## Texte source
27 Décembre 2023 19:28 (UTC+01:00)
POURQUOI LE RAPPROCHEMENT ENTRE L’AZERBAÏDJAN ET L’ARMÉNIE CONTRARIE AUTANT CERTAINS ÉLUS FRANÇAIS ?
POURQUOI LE RAPPROCHEMENT ENTRE L’AZERBAÏDJAN ET L’ARMÉNIE CONTRARIE AUTANT CERTAINS ÉLUS FRANÇAIS ?

Paris / La Gazette

Depuis le 7 décembre, les relations entre l’Azerbaïdjan et l’Arménie, à couteaux tirés après presque 30 ans d’occupation et la libération-éclair par l’Azerbaïdjan des territoires occupés du Karabakh, sont en train de se normaliser.

Il faut dire que cette situation ne profitait à personne. Ni à l’Azerbaïdjan, qui voyait une partie de son territoire occupée par des forces étrangères malgré les protestations de l’ONU, ni à l’Arménie, amenée, sous la pression de nationalistes largement soutenus par la diaspora à l’étranger, à se ruiner pour un bout de terre situé loin de ses frontières. L’Arménie se trouvant ainsi en situation économique désastreuse faute de pouvoir échanger librement avec ses voisins, et devant soutenir un effort de guerre absurde.

## Données présentées
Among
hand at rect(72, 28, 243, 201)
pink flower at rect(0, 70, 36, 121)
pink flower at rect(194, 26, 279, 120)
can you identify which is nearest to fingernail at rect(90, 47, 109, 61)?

## Défi 1
Pouvez-vous réécrire le texte source de « Depuis le 7 » jusqu'à « de se normaliser. » inclus, en remplaçant « relations » par « rapports » ?
## Défi 2
D'après le texte source, combien de temps a duré l'occupation avant la libération des territoires du Karabakh ?
Ces données proviennent d'une autre source que le texte source.

## Résultat 1
Depuis le 7 décembre, les rapports entre l’Azerbaïdjan et l’Arménie, à couteaux tirés après presque 30 ans d’occupation et la libération-éclair par l’Azerbaïdjan des territoires occupés du Karabakh, sont en train de se normaliser.

## Résultat 2
Presque 30 ans.